2007年7月2日(月)
渋谷C.C.Lemonホール(渋谷公会堂)
モスクワ国立アカデミー室内合唱団
指揮:ウラジーミル・ミーニン
想像を超えていた。これまでの合唱に対する考え方を変えるくらい。
日本の合唱は、同質で均質を求める傾向があるのに対して、個々の声を活かすことに重点が置かれているようです。かといってアンサンブルが乱れるということはまったくありません。したがって、聴こえてくる音を注意深く聴くと、個々の音がうまく交じり合うというより、個々の音がまとまって、それぞれのパートを、それも絶妙なアンサンブルで構成するといったような趣きとなります。そのせいか、歌っている時の身体の動きも、皆それぞれです。テノールパートのリーダーらしき人は、とてもノッていました。

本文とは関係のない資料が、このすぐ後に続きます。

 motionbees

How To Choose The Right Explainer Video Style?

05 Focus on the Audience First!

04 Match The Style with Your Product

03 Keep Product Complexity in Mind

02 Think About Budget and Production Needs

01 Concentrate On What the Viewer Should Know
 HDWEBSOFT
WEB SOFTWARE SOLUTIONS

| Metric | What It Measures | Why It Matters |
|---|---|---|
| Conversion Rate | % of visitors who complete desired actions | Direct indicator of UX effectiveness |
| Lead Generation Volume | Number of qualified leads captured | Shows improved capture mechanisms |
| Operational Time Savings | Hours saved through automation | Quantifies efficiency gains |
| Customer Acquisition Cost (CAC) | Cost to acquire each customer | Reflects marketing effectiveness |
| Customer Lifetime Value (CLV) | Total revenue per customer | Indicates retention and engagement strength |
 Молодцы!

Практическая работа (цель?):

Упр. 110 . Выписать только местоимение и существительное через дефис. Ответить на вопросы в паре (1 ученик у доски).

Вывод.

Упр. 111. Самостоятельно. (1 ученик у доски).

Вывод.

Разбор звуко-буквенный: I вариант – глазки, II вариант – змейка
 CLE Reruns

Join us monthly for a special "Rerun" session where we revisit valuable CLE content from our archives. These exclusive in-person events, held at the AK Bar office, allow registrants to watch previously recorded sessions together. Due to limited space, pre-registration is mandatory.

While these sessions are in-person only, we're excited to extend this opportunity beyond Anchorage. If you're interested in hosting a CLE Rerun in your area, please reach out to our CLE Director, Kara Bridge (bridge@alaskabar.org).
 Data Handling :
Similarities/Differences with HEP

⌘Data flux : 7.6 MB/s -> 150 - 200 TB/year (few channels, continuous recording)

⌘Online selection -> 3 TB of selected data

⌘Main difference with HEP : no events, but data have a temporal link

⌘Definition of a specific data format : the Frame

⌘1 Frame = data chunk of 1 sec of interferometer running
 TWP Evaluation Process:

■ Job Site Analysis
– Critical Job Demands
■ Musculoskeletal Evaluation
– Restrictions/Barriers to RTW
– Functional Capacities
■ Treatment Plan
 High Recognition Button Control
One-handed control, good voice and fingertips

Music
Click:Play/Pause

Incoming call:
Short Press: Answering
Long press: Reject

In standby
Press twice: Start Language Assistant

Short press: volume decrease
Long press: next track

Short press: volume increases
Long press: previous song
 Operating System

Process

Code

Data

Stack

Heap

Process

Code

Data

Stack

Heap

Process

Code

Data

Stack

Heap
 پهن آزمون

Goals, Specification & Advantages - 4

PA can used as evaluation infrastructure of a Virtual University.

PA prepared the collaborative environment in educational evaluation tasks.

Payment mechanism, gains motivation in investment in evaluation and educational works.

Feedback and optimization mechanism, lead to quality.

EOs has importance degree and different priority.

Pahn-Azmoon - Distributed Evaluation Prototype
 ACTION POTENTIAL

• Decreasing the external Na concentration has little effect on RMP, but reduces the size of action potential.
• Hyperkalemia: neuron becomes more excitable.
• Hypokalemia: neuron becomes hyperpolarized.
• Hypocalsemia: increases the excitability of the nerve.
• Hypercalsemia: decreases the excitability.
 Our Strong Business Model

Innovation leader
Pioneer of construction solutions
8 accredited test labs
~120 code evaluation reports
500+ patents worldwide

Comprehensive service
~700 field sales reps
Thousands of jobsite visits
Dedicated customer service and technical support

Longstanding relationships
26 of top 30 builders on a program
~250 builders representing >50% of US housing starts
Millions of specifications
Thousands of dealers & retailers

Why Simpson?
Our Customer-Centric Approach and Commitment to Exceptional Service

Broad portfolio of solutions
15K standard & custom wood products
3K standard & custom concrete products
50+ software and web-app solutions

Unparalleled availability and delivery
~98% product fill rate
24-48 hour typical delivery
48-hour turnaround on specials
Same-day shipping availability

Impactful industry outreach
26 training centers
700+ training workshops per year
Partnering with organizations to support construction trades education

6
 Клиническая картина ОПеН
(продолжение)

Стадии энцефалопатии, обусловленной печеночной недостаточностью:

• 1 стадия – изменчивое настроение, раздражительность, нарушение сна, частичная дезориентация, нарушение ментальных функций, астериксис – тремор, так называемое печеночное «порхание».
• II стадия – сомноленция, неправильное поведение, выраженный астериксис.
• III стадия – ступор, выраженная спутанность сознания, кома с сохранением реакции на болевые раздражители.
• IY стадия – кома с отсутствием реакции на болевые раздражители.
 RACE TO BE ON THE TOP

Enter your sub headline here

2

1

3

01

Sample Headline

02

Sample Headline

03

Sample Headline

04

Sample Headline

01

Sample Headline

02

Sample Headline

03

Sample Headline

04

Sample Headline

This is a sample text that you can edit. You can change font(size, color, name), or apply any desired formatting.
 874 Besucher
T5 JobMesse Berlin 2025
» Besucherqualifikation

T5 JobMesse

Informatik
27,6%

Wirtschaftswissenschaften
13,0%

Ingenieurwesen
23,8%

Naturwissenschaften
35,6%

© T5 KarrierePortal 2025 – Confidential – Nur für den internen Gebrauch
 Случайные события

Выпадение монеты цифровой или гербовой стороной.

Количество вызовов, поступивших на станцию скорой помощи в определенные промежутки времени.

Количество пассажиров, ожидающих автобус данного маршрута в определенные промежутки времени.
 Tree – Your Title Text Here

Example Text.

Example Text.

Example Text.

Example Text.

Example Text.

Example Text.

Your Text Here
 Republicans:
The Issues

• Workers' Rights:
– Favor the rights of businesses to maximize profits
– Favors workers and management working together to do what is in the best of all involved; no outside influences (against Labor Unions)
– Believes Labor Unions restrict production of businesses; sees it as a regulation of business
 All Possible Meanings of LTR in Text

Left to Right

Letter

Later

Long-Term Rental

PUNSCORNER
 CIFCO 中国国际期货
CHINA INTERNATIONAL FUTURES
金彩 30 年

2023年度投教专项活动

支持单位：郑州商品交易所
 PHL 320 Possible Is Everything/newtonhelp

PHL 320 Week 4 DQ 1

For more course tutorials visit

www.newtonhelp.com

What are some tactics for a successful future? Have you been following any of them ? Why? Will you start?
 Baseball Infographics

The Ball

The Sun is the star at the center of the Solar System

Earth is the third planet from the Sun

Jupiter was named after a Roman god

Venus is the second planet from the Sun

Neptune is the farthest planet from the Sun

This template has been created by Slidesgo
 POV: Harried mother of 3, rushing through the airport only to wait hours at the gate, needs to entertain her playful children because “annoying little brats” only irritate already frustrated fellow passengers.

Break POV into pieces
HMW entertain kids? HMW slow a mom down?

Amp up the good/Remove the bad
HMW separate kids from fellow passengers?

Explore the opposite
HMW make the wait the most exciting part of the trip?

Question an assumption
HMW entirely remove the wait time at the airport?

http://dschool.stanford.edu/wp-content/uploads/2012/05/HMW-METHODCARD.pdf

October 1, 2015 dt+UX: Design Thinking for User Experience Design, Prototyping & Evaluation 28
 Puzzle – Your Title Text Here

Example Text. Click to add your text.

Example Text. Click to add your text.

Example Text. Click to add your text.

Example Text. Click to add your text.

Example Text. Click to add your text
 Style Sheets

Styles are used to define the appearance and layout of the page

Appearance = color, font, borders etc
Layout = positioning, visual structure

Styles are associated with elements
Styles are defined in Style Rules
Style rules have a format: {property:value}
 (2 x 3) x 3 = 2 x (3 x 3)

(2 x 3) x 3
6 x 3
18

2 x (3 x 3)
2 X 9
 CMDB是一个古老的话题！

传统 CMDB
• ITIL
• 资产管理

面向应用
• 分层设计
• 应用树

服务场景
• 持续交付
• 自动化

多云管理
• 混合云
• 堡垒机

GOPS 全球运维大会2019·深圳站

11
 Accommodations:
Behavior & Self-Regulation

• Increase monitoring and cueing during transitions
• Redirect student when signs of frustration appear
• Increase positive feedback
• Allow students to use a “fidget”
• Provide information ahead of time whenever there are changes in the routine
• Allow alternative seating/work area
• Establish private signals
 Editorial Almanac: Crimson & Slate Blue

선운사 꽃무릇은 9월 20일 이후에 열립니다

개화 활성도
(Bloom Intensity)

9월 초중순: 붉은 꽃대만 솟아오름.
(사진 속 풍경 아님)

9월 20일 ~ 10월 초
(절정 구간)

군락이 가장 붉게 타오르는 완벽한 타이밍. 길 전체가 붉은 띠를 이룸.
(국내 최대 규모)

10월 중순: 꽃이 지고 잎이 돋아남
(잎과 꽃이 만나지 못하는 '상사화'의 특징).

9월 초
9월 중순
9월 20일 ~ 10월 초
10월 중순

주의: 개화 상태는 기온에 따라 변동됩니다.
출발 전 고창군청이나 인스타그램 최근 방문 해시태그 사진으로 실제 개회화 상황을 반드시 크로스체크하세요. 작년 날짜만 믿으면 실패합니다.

総勢40名程度で、それほど多くはありません。ホール全体を満たす大きな音もきちんと出ており、音量に不満を感じることがないだけでなく、消え入るような小さい音、特に女性パートだけの曲では、きわめてデリケートな音楽を表現していました。
プログラムは、ロシアの民謡から現代曲、スヴィリードフ、ガブリーニンといった、初めて聞く名前の作曲家の作品、ややシアターピース風で、擬音や軽い所作もあり、音だけでなく、見ていても楽しめました。実際会場からは、軽い笑いが生まれました。そしてバッハのバディヌリ、これはスウィングル・シンガーズをイメージさせます。日本の歌として「浜辺の歌」など、変化に富んでいて飽きさせません。
声楽家の友人から招待券の誘いがあったときに、プログラムにグルジア民謡「スリコ」を見つけたためにこの演奏会にでかけました。これまで芸能山城組「地の響き---東ヨーロッパを歌う」で「スリコ」を聴き、その響きに魅了されていたもので、今回の演奏会では、実際に聴くことができると、とても期待していました。実際の「スリコ」は、現代風の編曲がほどこされており、芸能山城組のものとはやや趣きが異なっていたものの、ソロを歌ったテノールの声のよさ、それを支えるハーモニーのデリケートな美しさが聴けました。
この演奏会での花形は、バスのベロセーリスキーに尽きます。
30才台でしょうか、まだ若く、力感も十分あり、よく知られている「黒い瞳」などでは、その分厚い響きがホールに響きわたります。どこかユーモラスなステージマナーもあって、聴衆から大きな拍手を受けていました。
アンコールは「ソーラン節」。合いの手となる「ハイ、ハイ」がやや大人しいので、会場からは軽い笑い声も聞かれました。
出番は少ないものの、伴奏ピアノ(女性)も、とても繊細な音を出していたのが印象に残っています。
ロシア文化フェスティバルの一環として、この日の公演が日本で最初のようです。もし他の日に聴けるならぜひ行ってみることをお勧めします。